EXTRACT PROVIDED section start

PGMP Logical Replication in PostgreSQL 15
PGMP supports the real-time logical replication of PostgreSQL tables into ETS out of the box on Erlang/OTP 25. It includes the new features: row filters and column lists, which are part of the recent PostgreSQL 15 release.
Logical replication is a method of replicating data objects and their changes, based upon their replication identity. In pgmp tables with a single (primary) or multiple columns (composite) keys are supported.
Logical replication uses a publish and subscribe model with one or more subscribers subscribing to one or more publications on a publisher node. PGMP acts as a subscriber to one or publications offered by a PostgreSQL database.
The process initiated by pgmp creates a replication slot for each subscribed publication. As part of this a transactional identifier is created by the PostgreSQL database. A snapshot of the published data at that point in time is created by pgmp into a ETS replica. Once that is done, the changes on the publisher are sent to pgmp as they occur in real-time via a socket. The subscriber applies the data in the same order as the publisher so that transactional consistency is guaranteed for publications within a single subscription.

EXTRACT PROVIDED section end
EXTRACTED MATERIAL section start

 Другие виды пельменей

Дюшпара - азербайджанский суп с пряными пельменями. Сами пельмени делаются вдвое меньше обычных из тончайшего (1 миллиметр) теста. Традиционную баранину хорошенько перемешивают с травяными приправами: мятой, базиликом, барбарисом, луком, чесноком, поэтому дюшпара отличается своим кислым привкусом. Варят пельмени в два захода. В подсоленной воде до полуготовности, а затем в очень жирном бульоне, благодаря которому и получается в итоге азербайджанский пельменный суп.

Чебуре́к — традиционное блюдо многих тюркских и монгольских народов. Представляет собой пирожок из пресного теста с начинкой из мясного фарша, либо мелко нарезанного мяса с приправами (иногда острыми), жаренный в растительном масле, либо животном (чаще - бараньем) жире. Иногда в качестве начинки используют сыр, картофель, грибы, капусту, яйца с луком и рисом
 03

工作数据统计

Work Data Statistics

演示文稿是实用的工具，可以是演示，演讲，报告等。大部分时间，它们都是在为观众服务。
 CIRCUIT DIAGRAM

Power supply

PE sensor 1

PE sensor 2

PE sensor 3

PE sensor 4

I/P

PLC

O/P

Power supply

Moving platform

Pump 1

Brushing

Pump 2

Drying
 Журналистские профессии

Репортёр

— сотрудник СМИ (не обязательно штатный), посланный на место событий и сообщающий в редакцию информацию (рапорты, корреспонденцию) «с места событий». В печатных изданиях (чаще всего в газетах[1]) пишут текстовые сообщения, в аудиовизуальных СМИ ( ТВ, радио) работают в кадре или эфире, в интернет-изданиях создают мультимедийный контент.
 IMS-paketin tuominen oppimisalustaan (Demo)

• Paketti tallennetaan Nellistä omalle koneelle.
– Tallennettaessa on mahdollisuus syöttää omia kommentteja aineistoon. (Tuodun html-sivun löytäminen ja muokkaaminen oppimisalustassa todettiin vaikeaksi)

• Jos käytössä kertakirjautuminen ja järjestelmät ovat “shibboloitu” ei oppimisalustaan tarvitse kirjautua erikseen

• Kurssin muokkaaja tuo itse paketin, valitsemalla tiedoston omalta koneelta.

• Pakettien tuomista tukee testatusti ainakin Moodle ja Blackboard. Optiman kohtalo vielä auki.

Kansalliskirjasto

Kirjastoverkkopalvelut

EXTRACTED MATERIAL section end

### TRY IT
Render into French the sentence "Logical replication is a method of replicating data objects and their changes, based upon their replication identity." from the page on PGMP logical replication. The listing is not required for this work.

### TASK ANSWER
La réplication logique est une méthode de réplication des objets de données et de leurs modifications, fondée sur leur identité de réplication.